Chapter 10: Data at Scale
| Web Resources
| In-Depth Activity Comments
| Teaching Materials
The main goals of this chapter are to accomplish the following:
- Provide an overview of some of the potential impacts of data at scale on society.
- Introduce key methods for collecting data at scale.
- Discuss how data at scale becomes meaningful.
- Review key methods for visualizing and exploring data at scale.
- Introduce design principles for making data at scale ethical.
How do you start your day? How much data do you encounter when first looking at your
smartphone, switching on your laptop, or turning on another device? How much do you
knowingly create and how much do you create unknowingly? Upon waking up, many people
routinely will ask their personal assistant, something like, “Alexa, what is the weather today?”
or “Alexa, what is the news?” or “Alexa, is the S-Bahn train to Schönefeld Airport running on
time?” Or, they will ask Siri, “What is my first meeting?” or “Where is the meeting?”
Having oriented themselves for the day, people will walk a few blocks to the subway
entrance, dip their Metro Card in the turnstile to pay the fare, exit the station at their stop,
grab their favorite morning beverage at a nearby cafe, and proceed to their office where they
check in with the employee card at a security gate and take the elevator to their floor.
These are just a few of the things that many of us do to start our workdays. Each activity
involves creating, searching, and storing data in some way or another. We may know that this
is happening, we may suspect that it is happening, or we may be totally unaware of the data
that we are generating and with which we are interacting.
There is also increasing concern about exactly what data is collected about us through
personal assistants such as Amazon Echo, Google Home, Cortana, and Siri. We also know
that many large cities, such as New York and London, have an enormous number of surveillance
cameras (CCTV) spread around, especially in busy places such as subway stations
and shopping malls. The video footage from these sources is kept for two weeks or more.
Similarly, we experience being checked into an office, so we know that our movements are
being tracked by security personnel. Our activities are also being tracked more surreptitiously
through the technology that we use such as smartphones and credit cards.
What happens to all the data collected about us? How does it improve the services provided
by society? Does it make traveling more efficient? Does it reduce traffic congestion?
Does it make the streets safer? Moreover, how much of the data collected from our smartcards,
smartphone Wi-Fi signals, and CCTV footage can be tracked back to us and pieced
together to reveal a bigger picture of who we are and where we go? What might that data
reveal about us?
Data at scale, or as it is often called big data, describes all kinds of data including databases
of numbers, images of people, things and places, footage of conversations recorded,
videos, texts, and environmentally sensed data (such as air quality). It is also being collected
at an exponential rate; for example, 400 new YouTube videos are uploaded every minute,
while millions of messages circulate through social media. Furthermore, sensors collect
billions of bytes of scientific data.

• _YOUR INSTRUCTIONS_
Rewrite the part of the data at scale passage that opens with the words containing "Similarly, we experience" and closes with "reveal about us?", putting "building guards" in place of "security personnel".

• _SUPPLIED MATERIAL_
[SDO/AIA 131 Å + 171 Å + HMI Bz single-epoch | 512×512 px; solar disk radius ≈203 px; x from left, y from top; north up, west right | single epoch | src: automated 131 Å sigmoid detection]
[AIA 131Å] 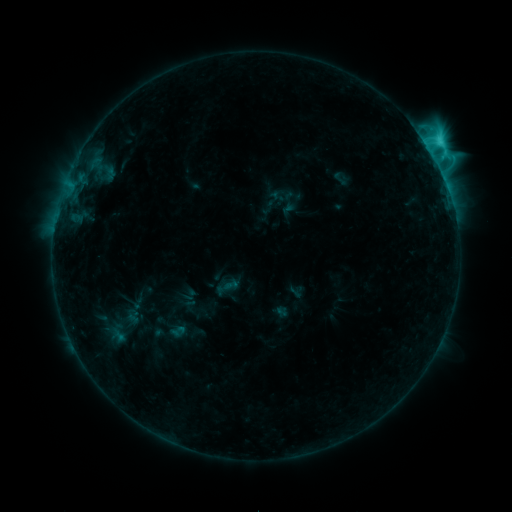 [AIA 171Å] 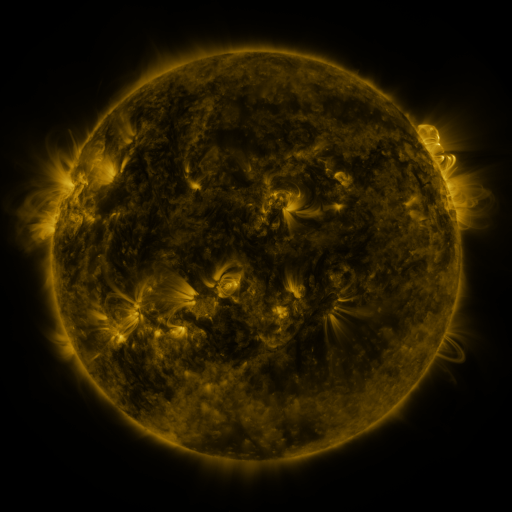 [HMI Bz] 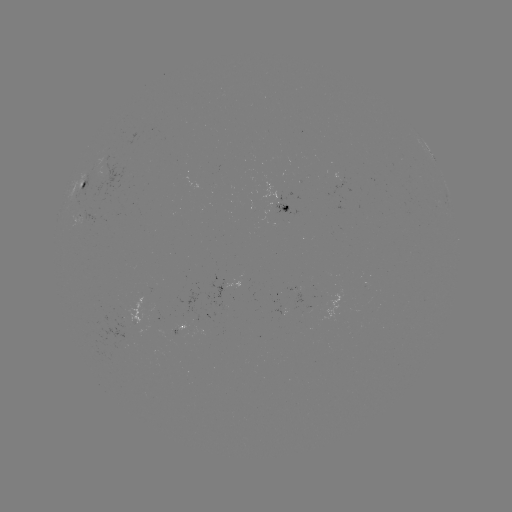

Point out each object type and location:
sigmoid: <bbox>329, 169, 351, 188</bbox>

• _FINAL RESULT_
Similarly, we experience being checked into an office, so we know that our movements are
being tracked by building guards. Our activities are also being tracked more surreptitiously
through the technology that we use such as smartphones and credit cards.
What happens to all the data collected about us? How does it improve the services provided
by society? Does it make traveling more efficient? Does it reduce traffic congestion?
Does it make the streets safer? Moreover, how much of the data collected from our smartcards,
smartphone Wi-Fi signals, and CCTV footage can be tracked back to us and pieced
together to reveal a bigger picture of who we are and where we go? What might that data
reveal about us?